Step 1: Identify a project topic and determine the objectives of the data mining project. Find an available dataset for the project. You can use one of the datasets you found for homework 1.

Step 2: Study and understand the dataset by exploring it. Pay attention at the quality of the data (any missing value), the meaningful attributes (variables), attributes (variables) distributions, and the types of variable values.

Step 3: Perform necessary data cleansing and conversion tasks.

Step 4: Choose Decision Tree, Clustering, OR Association Analysis and use SAS Enterprise Miner to develop a data mining model upon the dataset.

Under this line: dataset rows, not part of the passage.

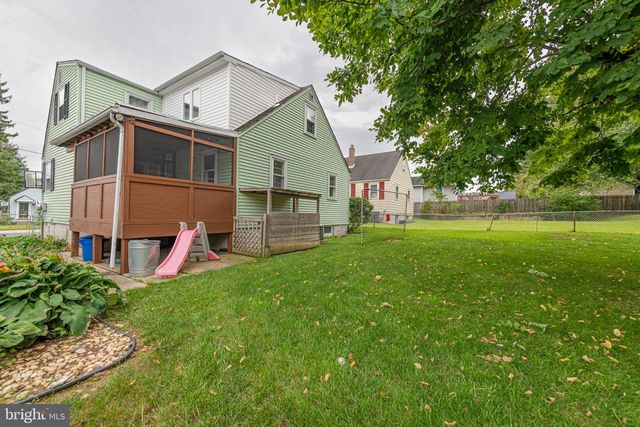 82 2ND AVE, Broomall, PA 19008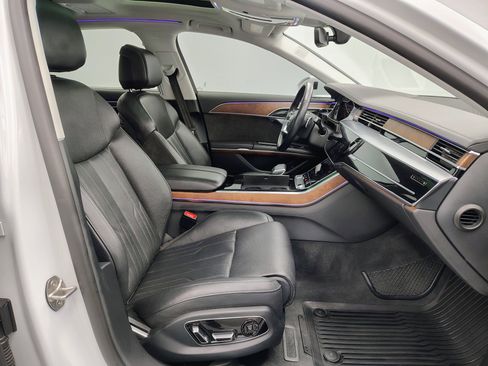 Used 2021 Audi A8 L 3.0T w/ Executive Plus Package image 31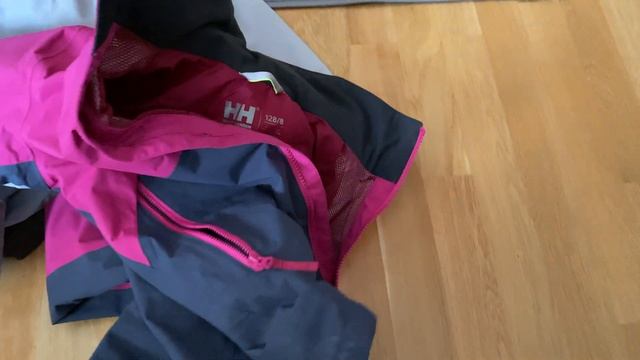 Куртки Helly Hansen + The North Face + Nord Bend + Tenson смотреть онлайн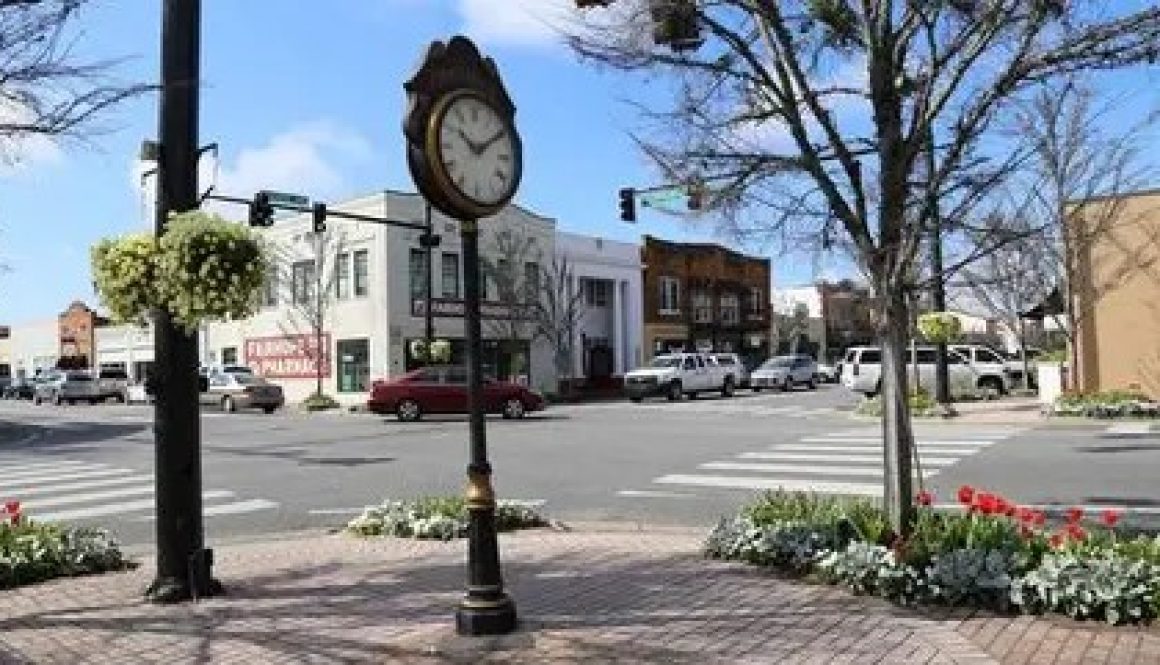 Fairhope Planning Commission Approves Boarding House For Downtown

Step 5: Fine tune the model and try to explain the outcomes of the data mining as much as possible with regard to the project objectives

Step 6: Conceive a project report based on the data mining analysis outcomes


The project report is the final deliverable for the project. It includes the following sections:


  1. The project motivation and objectives. This section presents the background of the project, the importance of the project, the research questions, and project objectives. 1-2 pages
  2. The relevant research efforts or projects overview, 1 page
  3. Dataset description. It includes: where it comes from, the description of major attributes (variables), the quality of the dataset, and data preprocessing, 1-2 pages
  4. The data mining method you used and data mining process, such as the problem you encountered and how they were solved, 1 page
  5. Data mining outcomes. You need to attach the necessary charts from SAS Enterprise Miner, page number is not restricted
  6. Discussions, problems, and further work, 1-2 pages
  7. References, if any


Issues during project accomplishment:


  1. The effect of dataset quality
  2. How to conduct data pre-processing
  3. How to selection right variables for the model
  4. How to use other SAS EM nodes, such as Transform, Variable selection, Insight, Score, Assessment, Multiplot, Distribution Explorer, to improve the efficiency and effectiveness of data mining
  5. How to combine different data mining skills for the project, such as applying the stepwise regression for neural network variable selection.


The project report is due on May 7, 2008.